Esta trilogia constitui
o Entrudo do Alto-Minho.
A FOGUEIRA SIMBÓLICA
O grande investigador
e filósofo das religiões J.Frazer, na sua notável obra “ RAMA DOURADA”, dedica
um capítulo aos festivais ígneos. Afirma que em quase toda a Europa “a crença
que o fogo promove o crescimento dos meses, o bem-estar dos homens e dos
animais, quer estimulando-os positivamente quer evitando os perigos e as
calamidades”.
Refere que
os celtas tinham festivais ígneos, queimando imagens cobertas de ervas, no meio
das quais os druidas encerravam vítimas.
W.Mannhart interpreta o costume de queimar as vítimas
como uma cerimónia mágica com a intenção de assegurar a luz solar suficiente
para as colheitas, levando-nos a concluir a importância agrária destes rituais.
È de
sublinhar a grande festa “Beltaine, (fogo de Bel),no primeiro de Maio, em honra
do Deus Lug, sob aparência da luz. Era a data das assembleias druidas, em que
se faziam grandes fogueiras cerimoniais.
Parece-nos
que a grande fogueira que no Lindoso queima o corpo empalhado do Pai Velho, os
enfeites e as ervas, tem um fundo celta.
Aliás, é de
acrescentar que inúmeros ritos de purificação pelo fogo, geralmente ritos de passagem,
são característicos das comunidades agrárias, e simbolizam os incêndios dos
campos que se adornam , depois, com um manto verde da natureza viva, de acordo
com J.Chevalier.
O fogo é,
acima de tudo, o motor de regeneração e simboliza a acção fecundante.
O Padre
António Vieira salienta nos “ Sermões” que “o maior”, o mais nobre e o mais
nobre escondido tesouro do universo é o quarto elemento, o fogo.
É crença
popular que o fogo e fumo têm a virtude de purificar os campos e os animais, e livrar
os homens da influência dos maus espíritos.
DANÇA DOS CARPINTEIROS
Na aldeia valenciana de Gandra, neste período de transição do
tempo invernal para o primaveril, realiza-se a dança dos carpinteiros.
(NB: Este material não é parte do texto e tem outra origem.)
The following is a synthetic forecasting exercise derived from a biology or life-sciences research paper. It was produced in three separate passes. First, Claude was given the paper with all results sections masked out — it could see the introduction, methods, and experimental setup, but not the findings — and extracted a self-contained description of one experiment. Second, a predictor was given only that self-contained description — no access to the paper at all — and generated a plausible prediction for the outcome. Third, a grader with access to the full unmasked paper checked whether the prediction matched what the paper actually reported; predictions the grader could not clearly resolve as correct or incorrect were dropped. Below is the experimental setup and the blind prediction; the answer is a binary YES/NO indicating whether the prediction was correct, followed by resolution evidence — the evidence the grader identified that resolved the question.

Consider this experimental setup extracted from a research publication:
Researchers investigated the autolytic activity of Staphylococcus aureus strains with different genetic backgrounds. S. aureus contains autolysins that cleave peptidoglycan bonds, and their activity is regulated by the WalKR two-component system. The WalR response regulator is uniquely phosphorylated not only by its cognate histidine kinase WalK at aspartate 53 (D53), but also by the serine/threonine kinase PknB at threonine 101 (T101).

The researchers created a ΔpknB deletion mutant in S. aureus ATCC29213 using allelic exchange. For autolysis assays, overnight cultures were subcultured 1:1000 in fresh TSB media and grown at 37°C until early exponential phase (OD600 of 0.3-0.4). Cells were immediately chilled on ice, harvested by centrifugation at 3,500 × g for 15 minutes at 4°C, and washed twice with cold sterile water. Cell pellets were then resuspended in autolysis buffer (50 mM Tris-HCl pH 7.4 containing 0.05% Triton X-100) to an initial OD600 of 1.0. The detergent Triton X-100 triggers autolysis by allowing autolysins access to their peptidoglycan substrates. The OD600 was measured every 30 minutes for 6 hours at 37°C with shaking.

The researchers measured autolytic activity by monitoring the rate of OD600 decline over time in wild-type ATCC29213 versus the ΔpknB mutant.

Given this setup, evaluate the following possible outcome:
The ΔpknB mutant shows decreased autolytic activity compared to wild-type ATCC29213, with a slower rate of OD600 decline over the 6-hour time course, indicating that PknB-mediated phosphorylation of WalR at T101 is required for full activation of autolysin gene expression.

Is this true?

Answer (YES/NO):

Um grupo de homens, apresentando-se em mangas de camisa,
calça de linho, faixa vermelha à cintura e gorros de lã na cabeça, representa a
dança.
Cada um traz na mão a sua peça de ferramenta: um martelo, uma
serra, um compasso, uma enxó e outras.
Um deles empunha uma vara de lodo e da extremidade pendem
fitas de várias cores.
Para se exibirem os mestres seguram cada um a sua fita e
cantam, com música apropriada, andando em passo de dança á roda da vara, os
seguintes versos e outros de inspiração:
“Somos mestres carpinteiros / Aprendemos em Coimbra / Fazemos
obra barata / Obra bem-feita e linda. Somos mestres carpinteiros / Falo verdade
assim juro / Vimos hoje festejar / Aqui o santo entrudo.”
MECADAS EM VERDOEJO
As mecadas de Verdoejo sofreram influência das festividades
carnavalescas da Galiza.
Este ritual despertou a atenção do investigador Padre
Sarmiento, beneditino culto. Posteriormente foi estudado pelo Professor Xosé
Pensado.
A gente de fora da Galiza costumava perguntar aos galegos,
fazendo mofa: “Perdoáche-lo meco?”
A pergunta lembrava aos galegos a existência de uma ofensa
aos seus antepassados que não foi vingada, o que contradiz com o ato de
pendurar o Meco, como resultado da ira popular.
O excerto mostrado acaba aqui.